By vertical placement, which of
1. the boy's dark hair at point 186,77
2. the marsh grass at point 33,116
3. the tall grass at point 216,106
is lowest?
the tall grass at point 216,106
══════════
**SHORT TASK**
Copy out every line of the records above word for word, changing and adding nothing.

**THE ANSWER**
By vertical placement, which of
1. the boy's dark hair at point 186,77
2. the marsh grass at point 33,116
3. the tall grass at point 216,106
is lowest?
the tall grass at point 216,106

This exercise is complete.